Bridging the “translation tax” between business stakeholders and engineers often requires using a ubiquitous language within the source code. How do you transition from technocentric naming to domain-driven logic, and how does this shift impact the way non-technical teams understand the development process?
Transitioning to domain-driven logic involves a conscious shift from technocentric naming, like process_data_table_row(), to names that reflect real-world business actions, such as submit_insurance_claim(). By adopting the “Ubiquitous Language” from Domain-Driven Design, we use the exact words that stakeholders use, such as “Premium,” “Escrow,” or “Claim,” directly within the source code. This eliminates the “translation tax” because a non-technical stakeholder can practically read the logic and understand the business rules governing the software. When the code reflects the domain, the gap between the product team and the engineering team shrinks, leading to a much more collaborative environment where everyone is speaking the same language. This transparency helps stakeholders understand the development process more clearly, as they can see their own business requirements mirrored in the structure of the system.

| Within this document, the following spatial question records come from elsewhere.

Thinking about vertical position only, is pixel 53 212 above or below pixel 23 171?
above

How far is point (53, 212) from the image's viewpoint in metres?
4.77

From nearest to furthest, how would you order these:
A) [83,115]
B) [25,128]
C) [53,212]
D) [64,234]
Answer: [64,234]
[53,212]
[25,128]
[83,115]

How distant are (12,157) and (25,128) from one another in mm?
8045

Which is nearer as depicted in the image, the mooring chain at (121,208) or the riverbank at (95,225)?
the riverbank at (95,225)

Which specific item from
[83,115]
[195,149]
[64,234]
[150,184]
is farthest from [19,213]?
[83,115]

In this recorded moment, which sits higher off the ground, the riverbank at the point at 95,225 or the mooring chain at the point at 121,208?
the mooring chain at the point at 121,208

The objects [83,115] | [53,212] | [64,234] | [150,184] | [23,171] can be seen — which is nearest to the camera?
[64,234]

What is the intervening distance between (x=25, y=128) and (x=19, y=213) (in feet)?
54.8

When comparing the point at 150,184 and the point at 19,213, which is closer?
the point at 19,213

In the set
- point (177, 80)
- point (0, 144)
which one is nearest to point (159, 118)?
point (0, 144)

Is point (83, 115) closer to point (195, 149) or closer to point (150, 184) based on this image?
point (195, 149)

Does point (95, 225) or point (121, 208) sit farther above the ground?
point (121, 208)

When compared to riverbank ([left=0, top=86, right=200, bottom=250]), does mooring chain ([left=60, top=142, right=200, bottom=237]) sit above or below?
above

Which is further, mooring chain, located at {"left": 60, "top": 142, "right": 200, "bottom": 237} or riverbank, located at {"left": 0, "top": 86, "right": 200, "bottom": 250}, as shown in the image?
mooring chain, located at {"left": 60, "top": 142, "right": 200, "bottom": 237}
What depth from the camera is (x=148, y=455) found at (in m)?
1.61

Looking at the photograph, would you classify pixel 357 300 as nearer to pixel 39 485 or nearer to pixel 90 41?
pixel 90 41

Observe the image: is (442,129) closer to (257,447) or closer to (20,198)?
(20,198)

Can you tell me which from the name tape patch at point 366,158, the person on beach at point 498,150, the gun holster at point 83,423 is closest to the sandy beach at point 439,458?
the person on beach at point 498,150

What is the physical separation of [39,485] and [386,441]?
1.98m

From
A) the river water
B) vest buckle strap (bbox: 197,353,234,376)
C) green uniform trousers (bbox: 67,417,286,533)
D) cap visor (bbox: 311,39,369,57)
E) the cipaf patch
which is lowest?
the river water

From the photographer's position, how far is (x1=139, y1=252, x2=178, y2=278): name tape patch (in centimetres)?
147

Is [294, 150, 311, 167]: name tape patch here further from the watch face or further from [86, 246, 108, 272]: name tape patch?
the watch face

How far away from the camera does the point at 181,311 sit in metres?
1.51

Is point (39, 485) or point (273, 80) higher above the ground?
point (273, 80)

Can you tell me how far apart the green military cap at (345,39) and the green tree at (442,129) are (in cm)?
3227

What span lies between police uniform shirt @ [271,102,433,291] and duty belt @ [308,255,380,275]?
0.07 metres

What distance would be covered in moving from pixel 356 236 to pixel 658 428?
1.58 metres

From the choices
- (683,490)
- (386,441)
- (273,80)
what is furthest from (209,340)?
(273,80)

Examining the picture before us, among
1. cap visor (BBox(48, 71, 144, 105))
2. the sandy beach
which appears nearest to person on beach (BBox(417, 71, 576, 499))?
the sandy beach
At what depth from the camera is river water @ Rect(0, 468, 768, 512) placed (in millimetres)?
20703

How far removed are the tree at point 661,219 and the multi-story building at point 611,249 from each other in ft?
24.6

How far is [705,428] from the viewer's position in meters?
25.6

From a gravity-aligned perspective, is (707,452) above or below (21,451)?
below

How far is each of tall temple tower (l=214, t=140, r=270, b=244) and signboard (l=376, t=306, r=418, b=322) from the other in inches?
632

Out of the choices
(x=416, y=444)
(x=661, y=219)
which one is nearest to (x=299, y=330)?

Evaluating software based on properties like joy and adaptability is often more subjective than checking for rule compliance. During a code review, what specific questions should a reviewer ask to determine if a module is truly composable and predictable, and how do you measure these qualities?
During a code review, we should move beyond checking for linter compliance and instead ask questions that reveal the true qualities of the code, such as “Can I use this logic in a CLI tool as easily as in a Web API?” To determine if a module is Unix-inspired, I ask if the function is trying to be too “smart” or if it is focused on one simple, well-defined job. Predictability can be measured by passing a null value to a function and seeing if the resulting error is helpful or if it exposes a hidden weakness in the system’s logic. We also look for “God Objects” or “Manager” classes that handle everything from validation to persistence, as these are clear indicators of poor composability. Ultimately, if the code looks like the official documentation for the language and uses domain terms rather than database terms, we know we are achieving a system that is both joyful to work with and highly adaptable.
What is your forecast for modern software craftsmanship?
I forecast a future where software craftsmanship moves away from the rigid, rule-bound frameworks of the past and toward a high-velocity development model that prioritizes human-centric properties. We will see a decline in the obsession with complex architectural patterns that were designed for a different era, and instead, the most successful teams will be those that favor clarity and simplicity over theoretical perfection. As AI continues to assist with the mechanical and idiomatic aspects of coding, the role of the developer will shift toward becoming a curator of domain logic and a guardian of system predictability. Ultimately, our goal will be to build systems that don’t just work, but are genuinely enjoyable for the next generation of developers to read, maintain, and expand.